It’s no secret, we live in a world full of instant gratification seekers, and when it comes to fitness there is no exception. We set goals and want to achieve them yesterday – which is the very thought that sparked this workout.

I’m going to be bold and assume that if you take time to follow the Wilderness Athlete Wild Skills videos you’re somewhat of a fitness junkie, or are aiming to be. The concept of HIIT training then should be a familiar subject – but are you adding this training into your workout regimen?

High Intensity Interval Training (HIIT) is known to be one of the most effective ways to burn calories, tap into fat stores, improve your cardiovascular health, and build your muscular endurance. Sounds great, right?

Let’s get to it!


Always begin every workout with an adequate and suitable warm up. This means getting the body temperature up, muscles engaged and begin testing out range of motion. Spending some time on a foam roller, doing some light stretching and joint mobility work is a great start. Also, add in 5-10 minutes of light cardio- walking, jogging, climbing stairs, biking, etc.

RX for blasting calories and shedding some extra pounds – 20 seconds work load, followed by 20 seconds of rest, with rest for 60 seconds between each round. Total of 20-25 minutes.

RX for improving muscular endurance and stamina – 20 seconds work load, followed by 10 seconds of rest, with 30 seconds of rest between each round. Total of 30-40+ minutes depending on your current fitness level.

Find a stopwatch or use your phone, there are some great apps for this, and set it to your desired time target (the recommendation is 20 seconds). You will then begin your first movement.

Shuttle Run- the distance here is not as important as the intensity that you run. Think high intensity, and remember this may change as you progress through each round.

Mountain Climbers- plant your hands firmly on the ground, and engage your core. You will bring your knee in toward your elbow (same side), continuing to keep your abs turned on, and your upper body stable. Quickly return your leg back to the starting position and switch sides.

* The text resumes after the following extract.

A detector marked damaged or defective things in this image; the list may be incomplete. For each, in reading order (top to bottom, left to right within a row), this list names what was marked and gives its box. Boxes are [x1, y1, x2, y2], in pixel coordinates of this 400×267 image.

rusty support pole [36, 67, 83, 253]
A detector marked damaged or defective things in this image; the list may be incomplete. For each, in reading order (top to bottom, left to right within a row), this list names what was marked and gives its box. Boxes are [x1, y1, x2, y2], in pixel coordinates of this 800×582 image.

Push Ups- these can be done from your knees or toes depending on your fitness level. For correct form think about creating an arrow with your body – your elbows should be slightly behind your chest. To maintain proper spinal alignment keep your eyes forward and not down, or at your toes. 

Lunges– begin by standing chest out, shoulders back and core tight. Then step one foot back and gently bring your back knee straight down toward the ground. Return to standing by pushing through the front leg, maintaining good posture and pressing through the back half of the front foot. Then repeat on the opposite

*tip: to make this more of a challenge do all lunges on one side before you switch to the other. Note, this will add an extra 20 second round – you’ve got this!

Burpees- from standing bring your hands down to the ground, jump your feedback into a plank, perform a push-up (or simply lower your chest to the ground), push back to plank, jump your feet in, just wider than your hands, and finish the movement with a jump. Repeat. 

*tip: to modify bring your hands down to the ground, walk your feet back one at a time to plank position, then walk your feet back up, and return to standing.

Crunches- we will do these crunches with your legs elevated to 90°. Softly cradle your head in your hands being very careful not to pull on the head and neck. Pull your abdominals down tight and crunch up bringing your elbows toward your knees.

Squats- begin with your feet just wider than your hips and your toes slightly turned out. Squat down maintaining good posture, and return to starting position by pressing through your heels, engaging your legs and glutes.

*tip: to add intensity you can replace traditional squats with squat jumps using the same form but adding a jump to the top.

Planks- place your hands down on the ground with your hands directly below your shoulders. Your toes will be under your ankles and your core will be pulled in tight to your spine. Keep a straight line from your head to your feet.

*tip: be sure not to let your lower back and hips sag here. Think about engaging your glutes and rolling your hips back (posterior tilt). If needed perform the plank from your knees.

Now you have the tools and it’s time to put it all together. Follow the RX guidelines above to knock this one out of the park and get a few steps closer to your goals.